– By Sahir Avik D’souza
“Suddenly I read all this –
… It is only a story.
Your story. My story.”
– Ted Hughes, “Visit”.
In 1956, a twenty-three-year-old American poet named Sylvia, studying at Cambridge University on a Fulbright scholarship, met and married a twenty-five-year-old British poet named Ted. The two of them honeymooned in Spain and then spent the next few years teaching in America and England, as well as writing poetry extensively. They would go on to become two of the most celebrated poets of the twentieth century. They had two children, Frieda Rebecca in 1960 and Nicholas Farrar in 1962. Later in 1962, Ted had an affair, and he and Sylvia separated in October. She moved into another flat with her children. In the months after she and her husband split up (they were never formally divorced), Sylvia produced a large number of poems. She had always been prolific, but this spurt of creativity was quite unparallelled. In January of 1963, her first novel, The Bell Jar, was published. On February 11th, she killed herself.Embed from Getty Images
In the years after her death, Ted published several compilations of Sylvia’s poetry, such as Ariel and Winter Treesand, in 1981, The Collected Poems. Feminist critics of the 1970s and 1980s began to mine Sylvia’s often very confessional poetry for clues about her marriage with Ted. They became convinced that his affair and their separation were only part of the story of his ill-treatment of her. Some went so far as to blame Sylvia’s suicide on Ted. (Sylvia, however, had suffered bouts of depression for many years: she had even tried to kill herself ten years previously.) While Ted did not ever speak in detail about his wife in public, some of his actions – such as destroying her last journal – seemed suspicious. In 1998, a few months before his own death, Ted published Birthday Letters, a collection of over eighty poems addressed to Sylvia. On October 28th that year, Ted died aged sixty-eight, a day after Sylvia’s sixty-sixth birth anniversary.
This is the story of Sylvia Plath and Ted Hughes, poets, lovers, spouses. I look at their attitudes to their relationship through their poetry.

_Data rows_
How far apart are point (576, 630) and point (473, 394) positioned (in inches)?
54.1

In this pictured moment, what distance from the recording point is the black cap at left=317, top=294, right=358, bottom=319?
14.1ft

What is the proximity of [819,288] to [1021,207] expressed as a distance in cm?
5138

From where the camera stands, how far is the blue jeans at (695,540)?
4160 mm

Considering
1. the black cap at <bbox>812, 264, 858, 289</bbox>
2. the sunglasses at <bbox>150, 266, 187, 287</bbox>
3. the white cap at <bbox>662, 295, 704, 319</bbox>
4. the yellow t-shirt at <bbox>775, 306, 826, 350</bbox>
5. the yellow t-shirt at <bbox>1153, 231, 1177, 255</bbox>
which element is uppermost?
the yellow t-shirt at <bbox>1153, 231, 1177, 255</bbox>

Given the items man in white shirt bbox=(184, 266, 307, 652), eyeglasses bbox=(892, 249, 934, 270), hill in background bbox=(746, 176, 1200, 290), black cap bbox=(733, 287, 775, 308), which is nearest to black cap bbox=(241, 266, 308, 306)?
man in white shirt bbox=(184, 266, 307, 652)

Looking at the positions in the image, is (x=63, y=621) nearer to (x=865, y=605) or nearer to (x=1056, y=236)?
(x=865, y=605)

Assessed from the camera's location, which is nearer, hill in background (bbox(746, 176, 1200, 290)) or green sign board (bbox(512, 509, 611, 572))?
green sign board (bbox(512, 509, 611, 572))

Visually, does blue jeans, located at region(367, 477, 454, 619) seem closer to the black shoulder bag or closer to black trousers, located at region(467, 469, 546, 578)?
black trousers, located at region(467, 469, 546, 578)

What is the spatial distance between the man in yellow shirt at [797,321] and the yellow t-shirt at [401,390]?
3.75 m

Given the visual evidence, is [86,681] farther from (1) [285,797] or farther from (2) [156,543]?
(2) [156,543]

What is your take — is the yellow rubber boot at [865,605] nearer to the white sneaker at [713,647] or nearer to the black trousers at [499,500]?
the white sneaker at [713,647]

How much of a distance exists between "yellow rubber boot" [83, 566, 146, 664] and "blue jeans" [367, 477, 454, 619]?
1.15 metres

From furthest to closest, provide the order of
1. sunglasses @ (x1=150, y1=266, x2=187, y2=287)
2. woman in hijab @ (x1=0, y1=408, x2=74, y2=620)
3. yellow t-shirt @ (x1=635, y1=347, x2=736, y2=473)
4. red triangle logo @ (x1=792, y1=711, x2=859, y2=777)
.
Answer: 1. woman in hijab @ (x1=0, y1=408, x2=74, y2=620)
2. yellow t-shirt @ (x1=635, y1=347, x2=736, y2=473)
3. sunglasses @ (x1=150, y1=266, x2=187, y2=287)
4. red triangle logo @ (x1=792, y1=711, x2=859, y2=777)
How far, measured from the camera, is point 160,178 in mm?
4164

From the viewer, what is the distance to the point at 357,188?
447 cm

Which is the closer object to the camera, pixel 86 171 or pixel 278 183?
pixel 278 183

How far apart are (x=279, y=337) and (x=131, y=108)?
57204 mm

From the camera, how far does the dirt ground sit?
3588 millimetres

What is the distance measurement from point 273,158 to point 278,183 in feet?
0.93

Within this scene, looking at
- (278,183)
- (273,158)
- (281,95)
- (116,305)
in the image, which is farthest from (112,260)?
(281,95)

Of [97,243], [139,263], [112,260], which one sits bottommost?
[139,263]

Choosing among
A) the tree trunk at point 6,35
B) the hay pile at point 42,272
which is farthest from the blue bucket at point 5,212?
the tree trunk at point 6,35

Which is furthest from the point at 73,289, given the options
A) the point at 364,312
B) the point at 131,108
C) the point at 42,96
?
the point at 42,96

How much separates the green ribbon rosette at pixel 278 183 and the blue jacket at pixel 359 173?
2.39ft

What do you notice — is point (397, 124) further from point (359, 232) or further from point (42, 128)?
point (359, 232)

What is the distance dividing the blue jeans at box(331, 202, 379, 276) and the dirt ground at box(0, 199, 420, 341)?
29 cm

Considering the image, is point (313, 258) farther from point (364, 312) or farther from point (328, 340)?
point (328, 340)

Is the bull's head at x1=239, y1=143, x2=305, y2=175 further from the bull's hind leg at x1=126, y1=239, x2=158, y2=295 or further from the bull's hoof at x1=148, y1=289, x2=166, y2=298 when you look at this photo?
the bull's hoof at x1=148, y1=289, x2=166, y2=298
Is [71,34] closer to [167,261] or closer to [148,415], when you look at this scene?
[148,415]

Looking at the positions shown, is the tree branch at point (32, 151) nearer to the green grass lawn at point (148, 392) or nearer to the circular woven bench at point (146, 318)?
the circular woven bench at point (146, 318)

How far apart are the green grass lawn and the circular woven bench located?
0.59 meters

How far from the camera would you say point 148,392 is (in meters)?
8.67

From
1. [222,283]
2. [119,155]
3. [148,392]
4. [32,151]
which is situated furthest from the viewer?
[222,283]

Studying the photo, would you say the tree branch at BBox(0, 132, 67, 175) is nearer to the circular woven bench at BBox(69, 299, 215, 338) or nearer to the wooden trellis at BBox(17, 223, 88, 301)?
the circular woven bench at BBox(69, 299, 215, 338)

_Set problem 1_
In the essay on Sylvia Plath and Ted Hughes, what was the title of Sylvia's first novel?
_Set problem 2_
Extend the essay on Sylvia Plath and Ted Hughes beyond its final sentence.
The items have no role here.

_Written reply 1_
The Bell Jar

_Written reply 2_
Before I get to the poems Hughes and Plath wrote about their marriage, I would like to begin by talking about a poem each wrote about the other, describing the early stages of their relationship. On 21st April, 1956, two months before they were married, Plath wrote a poem she titled “Ode for Ted”, which describes a walk the two of them took where he awed her with his knowledge of and felicity with their natural surroundings. (Anyone familiar with Hughes’s large number of animal and nature poems will know of this.) Calling herself “this adam’s woman”, Plath writes,
For his least look, scant acres yield:
each finger-furrowed field
heaves forth stalk, leaf, fruit-nubbed emerald;
bright grain sprung so rarely
he hauls to his will early;
at his hand’s staunch hest, birds build.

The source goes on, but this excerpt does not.